==== TEXT ====

It didn't take long for my leopards to figure out I wasn't going to eat them. Hahaha


----------



## Elohi (Nov 22, 2014)

Prairie Mom said:


> @ALDABRAMAN 's hug photos and all the sweet kissable torts warmed my heart so much! I can't even tell you!!! We want to kiss our Mavis so BADLY and I really think she'd go for it. She will rest her face cheek to cheek with even my silly kids. However, I have been adamantly refusing to allow my kids to kiss our beloved tortoise because two of my children have serious health conditions and we cannot take the risk. It absolutely KILLS us too, because we are all such kissers in my house and I really think my sweet tortoise would go for it.....<longful sigh>................



Awwww this is such a bittersweet little post. Big hugs!!!


----------



## Prairie Mom (Nov 22, 2014)

Elohi said:


> Awwww this is such a bittersweet little post. Big hugs!!!


Thanks...I needed it! ...sigh...smile...sniff sniff - all better now


----------



## Elohi (Nov 22, 2014)

Here is a 15 second Instagram clip of Beans all up in my face. I love the "what?" look at the end. He is ways suspicious of my phone. LOL


----------



## Elohi (Nov 22, 2014)

Elohi said:


> Here is a 15 second Instagram clip of Beans all up in my face. I love the "what?" look at the end. He is ways suspicious of my phone. LOL


Oops forgot the link 
http://instagram.com/p/vubEvcMtwC/


----------



## Prairie Mom (Nov 22, 2014)

Elohi said:


> Oops forgot the link
> http://instagram.com/p/vubEvcMtwC/


I love the "what" look too! So cute!!!


----------



## ALDABRAMAN (Nov 22, 2014)

Prairie Mom said:


> @ALDABRAMAN 's hug photos and all the sweet kissable torts warmed my heart so much! I can't even tell you!!! We want to kiss our Mavis so BADLY and I really think she'd go for it. She will rest her face cheek to cheek with even my silly kids. However, I have been adamantly refusing to allow my kids to kiss our beloved tortoise because two of my children have serious health conditions and we cannot take the risk. It absolutely KILLS us too, because we are all such kissers in my house and I really think my sweet tortoise would go for it.....<longful sigh>................



~ We don't make mouth contact either for obvious medicinal reasons!

~ Hugs and scratching are all the time around our crew!


----------



## Gillian M (Nov 22, 2014)

Krabby said:


> All the pictures are great . I don't kiss my torts, only because of what I have read-salmonella.


 I agree. I *LOVE* my tort but I keep in mind a saying: "Better be safe than sorry."


----------



## Gillian M (Nov 22, 2014)

ALDABRAMAN said:


> We have other truly stunning pictures, however unfortunately they are being saved for other projects.
> 
> 
> View attachment 106025


 Wonderful pics, and they must be wonderful moments too.GOD bless.

==== INFORMATION SHOWN ====

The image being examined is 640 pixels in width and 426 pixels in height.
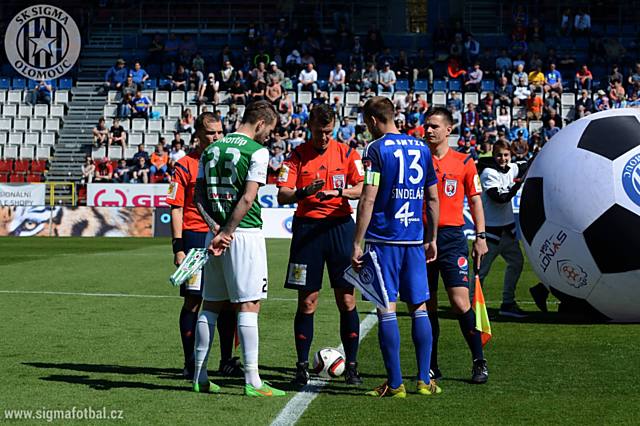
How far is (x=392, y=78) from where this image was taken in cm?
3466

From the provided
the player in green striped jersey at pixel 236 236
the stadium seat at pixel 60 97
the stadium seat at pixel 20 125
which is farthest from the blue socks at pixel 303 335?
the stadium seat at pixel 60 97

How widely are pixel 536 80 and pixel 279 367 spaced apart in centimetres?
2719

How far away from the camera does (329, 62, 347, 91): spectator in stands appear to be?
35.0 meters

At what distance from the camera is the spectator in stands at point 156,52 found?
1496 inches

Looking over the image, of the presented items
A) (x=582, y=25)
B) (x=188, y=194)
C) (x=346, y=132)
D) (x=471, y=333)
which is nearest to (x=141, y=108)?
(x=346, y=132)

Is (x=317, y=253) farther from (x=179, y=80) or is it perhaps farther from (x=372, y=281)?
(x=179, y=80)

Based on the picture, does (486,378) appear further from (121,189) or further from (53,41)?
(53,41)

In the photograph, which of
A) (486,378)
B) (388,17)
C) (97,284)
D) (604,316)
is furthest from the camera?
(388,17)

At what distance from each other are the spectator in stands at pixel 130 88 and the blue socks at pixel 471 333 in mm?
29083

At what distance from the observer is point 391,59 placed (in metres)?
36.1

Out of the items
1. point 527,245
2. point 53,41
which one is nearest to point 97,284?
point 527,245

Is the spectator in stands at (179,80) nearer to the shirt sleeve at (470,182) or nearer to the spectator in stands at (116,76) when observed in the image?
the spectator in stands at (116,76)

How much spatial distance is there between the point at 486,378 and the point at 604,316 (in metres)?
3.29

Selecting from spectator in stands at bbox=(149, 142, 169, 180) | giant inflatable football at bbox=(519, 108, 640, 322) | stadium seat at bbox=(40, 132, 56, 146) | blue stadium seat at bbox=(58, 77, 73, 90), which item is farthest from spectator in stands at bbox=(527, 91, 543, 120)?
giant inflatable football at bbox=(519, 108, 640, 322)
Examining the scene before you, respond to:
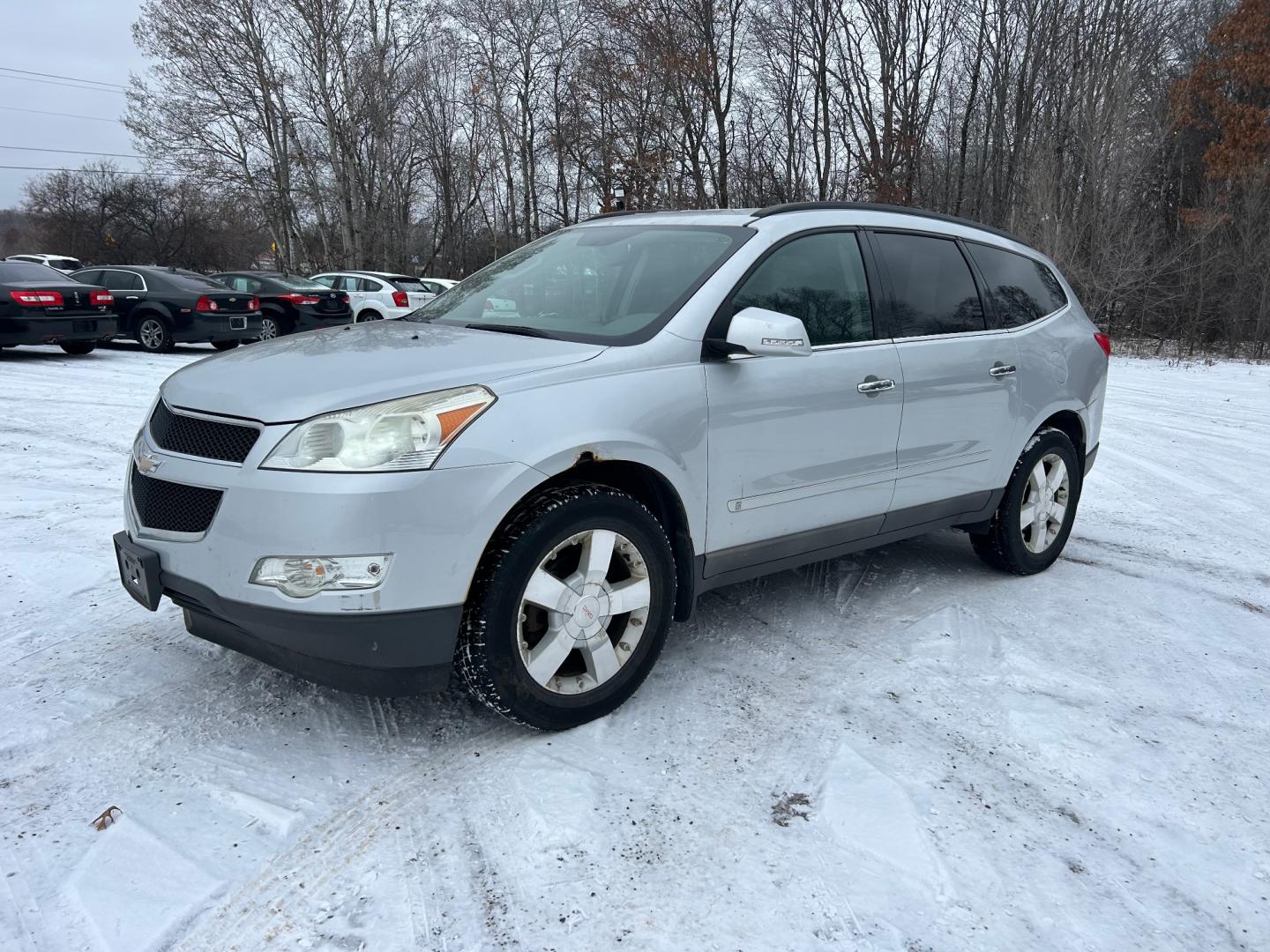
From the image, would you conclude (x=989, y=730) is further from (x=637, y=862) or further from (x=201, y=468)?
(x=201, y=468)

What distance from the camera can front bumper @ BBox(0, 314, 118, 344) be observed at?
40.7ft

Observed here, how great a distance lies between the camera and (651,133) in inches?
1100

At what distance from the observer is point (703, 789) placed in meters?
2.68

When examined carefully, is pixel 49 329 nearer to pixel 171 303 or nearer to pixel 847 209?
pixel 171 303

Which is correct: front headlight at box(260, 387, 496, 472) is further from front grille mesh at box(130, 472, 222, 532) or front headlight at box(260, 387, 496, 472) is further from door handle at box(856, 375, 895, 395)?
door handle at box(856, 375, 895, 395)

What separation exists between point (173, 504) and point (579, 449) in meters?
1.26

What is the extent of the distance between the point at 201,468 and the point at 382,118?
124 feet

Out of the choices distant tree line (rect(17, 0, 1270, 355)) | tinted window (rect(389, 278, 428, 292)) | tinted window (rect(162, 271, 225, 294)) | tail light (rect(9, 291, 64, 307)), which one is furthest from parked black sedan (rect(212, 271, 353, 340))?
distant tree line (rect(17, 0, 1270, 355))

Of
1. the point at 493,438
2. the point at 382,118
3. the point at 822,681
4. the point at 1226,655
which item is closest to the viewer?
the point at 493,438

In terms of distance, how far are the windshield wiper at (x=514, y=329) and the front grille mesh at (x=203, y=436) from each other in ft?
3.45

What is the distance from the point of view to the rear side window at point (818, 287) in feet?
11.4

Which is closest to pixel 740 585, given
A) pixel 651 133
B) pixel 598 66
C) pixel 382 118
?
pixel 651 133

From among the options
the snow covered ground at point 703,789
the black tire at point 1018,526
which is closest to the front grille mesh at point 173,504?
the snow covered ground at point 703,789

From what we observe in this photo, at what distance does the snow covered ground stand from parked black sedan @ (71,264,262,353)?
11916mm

====
==== INFORMATION SHOWN ====

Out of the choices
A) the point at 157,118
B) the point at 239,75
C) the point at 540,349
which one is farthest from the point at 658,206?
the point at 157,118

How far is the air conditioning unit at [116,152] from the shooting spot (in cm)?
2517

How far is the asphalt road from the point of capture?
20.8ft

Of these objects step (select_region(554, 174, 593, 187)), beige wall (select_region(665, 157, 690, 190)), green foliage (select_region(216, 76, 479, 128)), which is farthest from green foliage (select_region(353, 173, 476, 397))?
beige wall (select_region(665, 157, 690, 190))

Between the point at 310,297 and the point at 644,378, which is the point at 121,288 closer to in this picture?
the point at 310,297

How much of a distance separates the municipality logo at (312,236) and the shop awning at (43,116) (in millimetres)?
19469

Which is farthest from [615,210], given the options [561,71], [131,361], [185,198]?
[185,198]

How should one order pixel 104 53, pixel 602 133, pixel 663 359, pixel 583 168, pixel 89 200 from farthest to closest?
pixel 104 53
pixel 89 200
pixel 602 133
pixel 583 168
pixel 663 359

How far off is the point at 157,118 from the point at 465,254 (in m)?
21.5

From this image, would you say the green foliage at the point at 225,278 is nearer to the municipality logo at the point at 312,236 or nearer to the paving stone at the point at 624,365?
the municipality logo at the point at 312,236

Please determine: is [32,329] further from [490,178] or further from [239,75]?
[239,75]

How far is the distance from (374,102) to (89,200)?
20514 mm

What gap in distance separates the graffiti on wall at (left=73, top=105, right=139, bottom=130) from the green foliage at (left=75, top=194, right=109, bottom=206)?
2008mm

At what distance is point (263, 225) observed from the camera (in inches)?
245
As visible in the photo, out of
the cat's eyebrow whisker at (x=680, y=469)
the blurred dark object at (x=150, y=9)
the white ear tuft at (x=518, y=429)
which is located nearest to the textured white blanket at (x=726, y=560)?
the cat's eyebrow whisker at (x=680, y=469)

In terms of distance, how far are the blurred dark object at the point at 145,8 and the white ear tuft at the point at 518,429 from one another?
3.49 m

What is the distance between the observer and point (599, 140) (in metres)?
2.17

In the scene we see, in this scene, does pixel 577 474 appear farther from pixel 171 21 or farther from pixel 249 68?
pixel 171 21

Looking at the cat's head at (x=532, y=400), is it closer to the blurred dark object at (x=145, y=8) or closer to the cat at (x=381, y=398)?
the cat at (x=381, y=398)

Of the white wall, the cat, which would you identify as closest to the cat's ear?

====
==== INFORMATION SHOWN ====

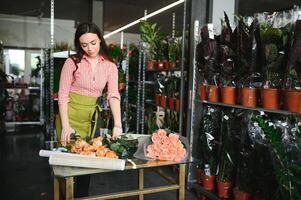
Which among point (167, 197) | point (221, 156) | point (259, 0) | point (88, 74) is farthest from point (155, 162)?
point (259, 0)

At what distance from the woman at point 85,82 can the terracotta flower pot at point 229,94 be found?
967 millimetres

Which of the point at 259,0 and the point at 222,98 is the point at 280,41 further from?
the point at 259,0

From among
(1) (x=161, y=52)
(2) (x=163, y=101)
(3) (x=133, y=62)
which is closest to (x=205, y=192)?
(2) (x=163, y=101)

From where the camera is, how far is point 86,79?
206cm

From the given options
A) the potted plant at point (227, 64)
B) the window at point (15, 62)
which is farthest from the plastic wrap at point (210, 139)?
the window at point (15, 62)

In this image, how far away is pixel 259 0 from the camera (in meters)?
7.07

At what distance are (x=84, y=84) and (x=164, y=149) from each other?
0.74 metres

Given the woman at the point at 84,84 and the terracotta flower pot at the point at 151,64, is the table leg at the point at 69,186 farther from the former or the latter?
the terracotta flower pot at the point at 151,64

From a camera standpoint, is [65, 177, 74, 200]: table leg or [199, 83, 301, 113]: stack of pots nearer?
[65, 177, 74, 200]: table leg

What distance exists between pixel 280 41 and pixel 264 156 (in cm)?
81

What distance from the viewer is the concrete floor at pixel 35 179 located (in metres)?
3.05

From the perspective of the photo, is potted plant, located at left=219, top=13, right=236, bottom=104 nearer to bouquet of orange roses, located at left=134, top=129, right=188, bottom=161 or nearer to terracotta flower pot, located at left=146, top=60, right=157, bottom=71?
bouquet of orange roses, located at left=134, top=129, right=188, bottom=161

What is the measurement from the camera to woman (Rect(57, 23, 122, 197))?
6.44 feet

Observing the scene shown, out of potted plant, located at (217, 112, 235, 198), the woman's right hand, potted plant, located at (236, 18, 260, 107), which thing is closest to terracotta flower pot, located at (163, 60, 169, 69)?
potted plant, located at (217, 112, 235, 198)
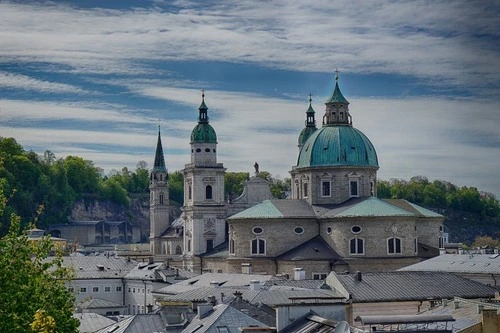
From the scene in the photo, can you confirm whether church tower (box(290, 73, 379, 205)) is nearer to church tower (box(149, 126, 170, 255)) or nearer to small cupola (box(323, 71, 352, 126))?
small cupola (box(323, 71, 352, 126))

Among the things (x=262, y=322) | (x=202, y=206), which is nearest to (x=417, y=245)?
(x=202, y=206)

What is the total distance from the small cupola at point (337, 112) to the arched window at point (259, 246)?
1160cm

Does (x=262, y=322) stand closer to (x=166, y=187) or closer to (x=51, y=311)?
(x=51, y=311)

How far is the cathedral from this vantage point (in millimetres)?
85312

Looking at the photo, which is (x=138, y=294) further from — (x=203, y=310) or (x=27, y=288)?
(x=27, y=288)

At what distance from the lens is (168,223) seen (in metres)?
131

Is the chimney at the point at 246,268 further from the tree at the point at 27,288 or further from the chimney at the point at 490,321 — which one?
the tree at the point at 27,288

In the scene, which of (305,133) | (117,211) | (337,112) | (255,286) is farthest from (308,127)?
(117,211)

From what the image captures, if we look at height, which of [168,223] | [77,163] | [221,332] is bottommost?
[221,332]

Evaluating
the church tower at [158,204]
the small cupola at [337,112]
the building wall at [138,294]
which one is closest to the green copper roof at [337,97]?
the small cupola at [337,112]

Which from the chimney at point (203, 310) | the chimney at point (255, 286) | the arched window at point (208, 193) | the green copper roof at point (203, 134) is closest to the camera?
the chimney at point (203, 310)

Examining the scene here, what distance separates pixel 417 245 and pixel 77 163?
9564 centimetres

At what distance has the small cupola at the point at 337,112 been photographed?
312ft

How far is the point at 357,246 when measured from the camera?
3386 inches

====

**EXERCISE DIRECTIONS:**
Reproduce the passage of the tortoise forum thread from "## ALDABRAMAN (Nov" up to and including "obvious medicinal reasons!".

**COMPLETED EXERCISE:**
## ALDABRAMAN (Nov 22, 2014)

Prairie Mom said:


> @ALDABRAMAN 's hug photos and all the sweet kissable torts warmed my heart so much! I can't even tell you!!! We want to kiss our Mavis so BADLY and I really think she'd go for it. She will rest her face cheek to cheek with even my silly kids. However, I have been adamantly refusing to allow my kids to kiss our beloved tortoise because two of my children have serious health conditions and we cannot take the risk. It absolutely KILLS us too, because we are all such kissers in my house and I really think my sweet tortoise would go for it.....<longful sigh>................



~ We don't make mouth contact either for obvious medicinal reasons!